::: Provided information
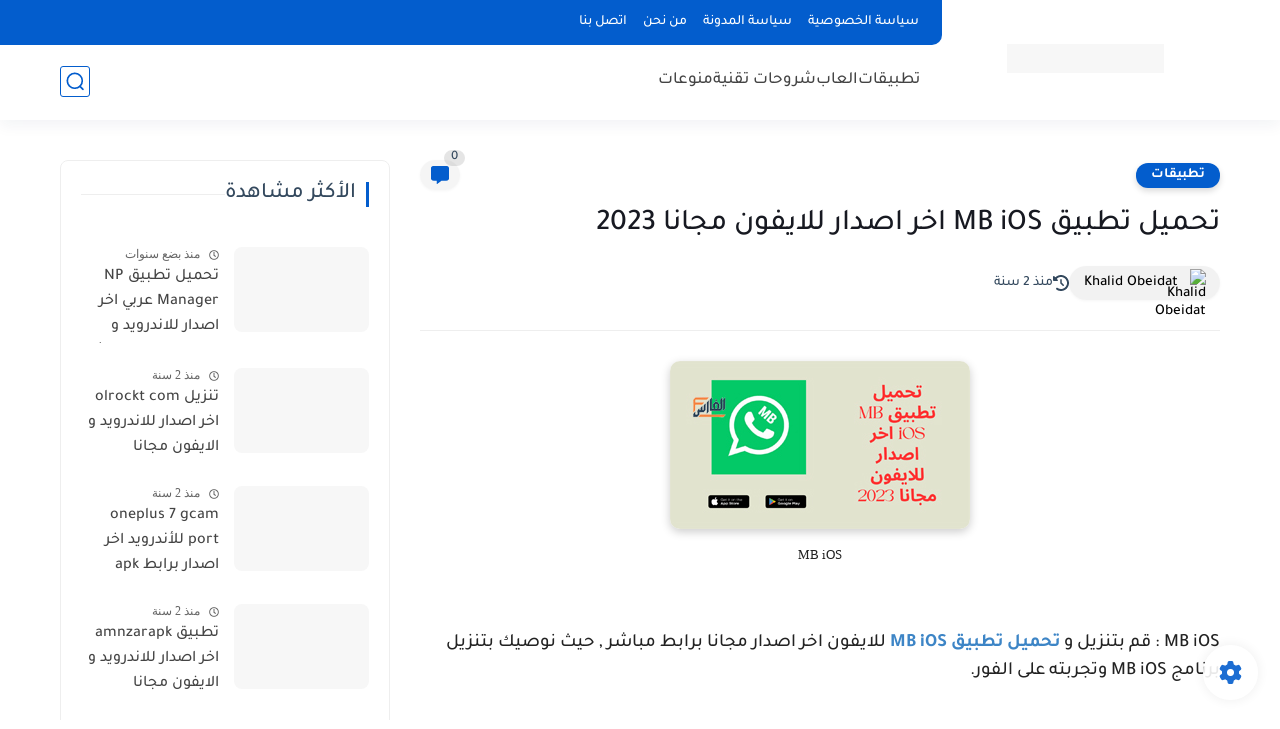

--- FILE ---
content_type: text/html; charset=utf-8
request_url: https://www.google.com/recaptcha/api2/aframe
body_size: 267
content:
<!DOCTYPE HTML><html><head><meta http-equiv="content-type" content="text/html; charset=UTF-8"></head><body><script nonce="qR4xjJ48e9mXElrfFViqfg">/** Anti-fraud and anti-abuse applications only. See google.com/recaptcha */ try{var clients={'sodar':'https://pagead2.googlesyndication.com/pagead/sodar?'};window.addEventListener("message",function(a){try{if(a.source===window.parent){var b=JSON.parse(a.data);var c=clients[b['id']];if(c){var d=document.createElement('img');d.src=c+b['params']+'&rc='+(localStorage.getItem("rc::a")?sessionStorage.getItem("rc::b"):"");window.document.body.appendChild(d);sessionStorage.setItem("rc::e",parseInt(sessionStorage.getItem("rc::e")||0)+1);localStorage.setItem("rc::h",'1768818592880');}}}catch(b){}});window.parent.postMessage("_grecaptcha_ready", "*");}catch(b){}</script></body></html>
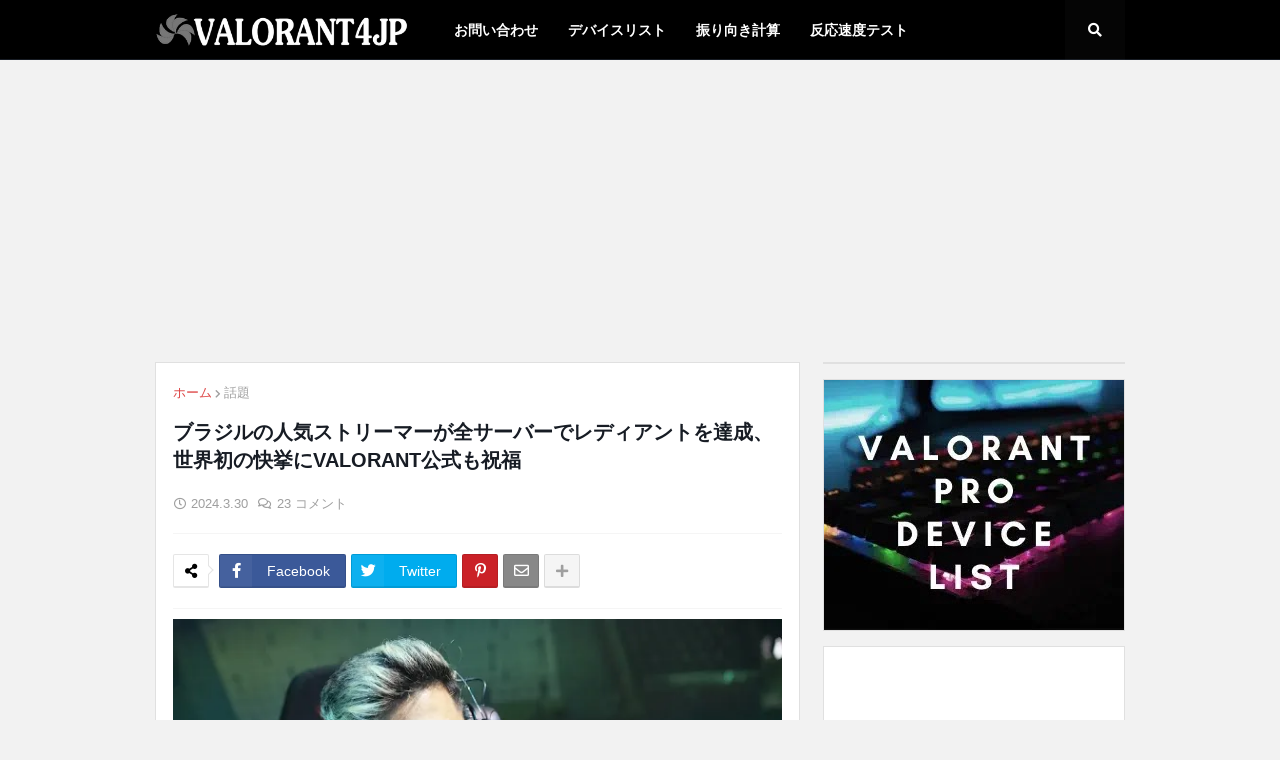

--- FILE ---
content_type: text/html; charset=utf-8
request_url: https://www.google.com/recaptcha/api2/aframe
body_size: 268
content:
<!DOCTYPE HTML><html><head><meta http-equiv="content-type" content="text/html; charset=UTF-8"></head><body><script nonce="y5Rk4e6DJaHXaG6zAEA8kQ">/** Anti-fraud and anti-abuse applications only. See google.com/recaptcha */ try{var clients={'sodar':'https://pagead2.googlesyndication.com/pagead/sodar?'};window.addEventListener("message",function(a){try{if(a.source===window.parent){var b=JSON.parse(a.data);var c=clients[b['id']];if(c){var d=document.createElement('img');d.src=c+b['params']+'&rc='+(localStorage.getItem("rc::a")?sessionStorage.getItem("rc::b"):"");window.document.body.appendChild(d);sessionStorage.setItem("rc::e",parseInt(sessionStorage.getItem("rc::e")||0)+1);localStorage.setItem("rc::h",'1768968464288');}}}catch(b){}});window.parent.postMessage("_grecaptcha_ready", "*");}catch(b){}</script></body></html>

--- FILE ---
content_type: application/javascript; charset=utf-8
request_url: https://fundingchoicesmessages.google.com/f/AGSKWxWbI6KxTSNKCub0i7fLaaKqb-vMi-mMZIVXXPwA4GRaXHLKCvgw48dHpEnzHIsEMojTroj7LMjRGIhmPpfJEtNpy2uRHEBXwuhG9YozZodJvNIbeRpcdjEfJ6JrFTxUMXaExMuhlctf6YM_DoSYGJ-CUkuJALjjJrm_tPKzwCMQZYKYlPWfEYABTeqG/_/ssc_ad.-300-250./ads.client-.com/adpicture/j/ads.js
body_size: -1289
content:
window['d64979bf-7bf7-4e46-bb0a-e35f72426937'] = true;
::::::
§ Task item:
All lines from the start of the entries above through the line containing "content_type: application/javascript; charset=utf-8" must be transcribed exactly, both ends included, and no picture may be copied.

§ Exercise result:
--- FILE ---
content_type: text/html; charset=utf-8
request_url: https://www.google.com/recaptcha/api2/aframe
body_size: 267
content:
<!DOCTYPE HTML><html><head><meta http-equiv="content-type" content="text/html; charset=UTF-8"></head><body><script nonce="qR4xjJ48e9mXElrfFViqfg">/** Anti-fraud and anti-abuse applications only. See google.com/recaptcha */ try{var clients={'sodar':'https://pagead2.googlesyndication.com/pagead/sodar?'};window.addEventListener("message",function(a){try{if(a.source===window.parent){var b=JSON.parse(a.data);var c=clients[b['id']];if(c){var d=document.createElement('img');d.src=c+b['params']+'&rc='+(localStorage.getItem("rc::a")?sessionStorage.getItem("rc::b"):"");window.document.body.appendChild(d);sessionStorage.setItem("rc::e",parseInt(sessionStorage.getItem("rc::e")||0)+1);localStorage.setItem("rc::h",'1768818592880');}}}catch(b){}});window.parent.postMessage("_grecaptcha_ready", "*");}catch(b){}</script></body></html>

--- FILE ---
content_type: text/html; charset=utf-8
request_url: https://www.google.com/recaptcha/api2/aframe
body_size: 268
content:
<!DOCTYPE HTML><html><head><meta http-equiv="content-type" content="text/html; charset=UTF-8"></head><body><script nonce="y5Rk4e6DJaHXaG6zAEA8kQ">/** Anti-fraud and anti-abuse applications only. See google.com/recaptcha */ try{var clients={'sodar':'https://pagead2.googlesyndication.com/pagead/sodar?'};window.addEventListener("message",function(a){try{if(a.source===window.parent){var b=JSON.parse(a.data);var c=clients[b['id']];if(c){var d=document.createElement('img');d.src=c+b['params']+'&rc='+(localStorage.getItem("rc::a")?sessionStorage.getItem("rc::b"):"");window.document.body.appendChild(d);sessionStorage.setItem("rc::e",parseInt(sessionStorage.getItem("rc::e")||0)+1);localStorage.setItem("rc::h",'1768968464288');}}}catch(b){}});window.parent.postMessage("_grecaptcha_ready", "*");}catch(b){}</script></body></html>

--- FILE ---
content_type: application/javascript; charset=utf-8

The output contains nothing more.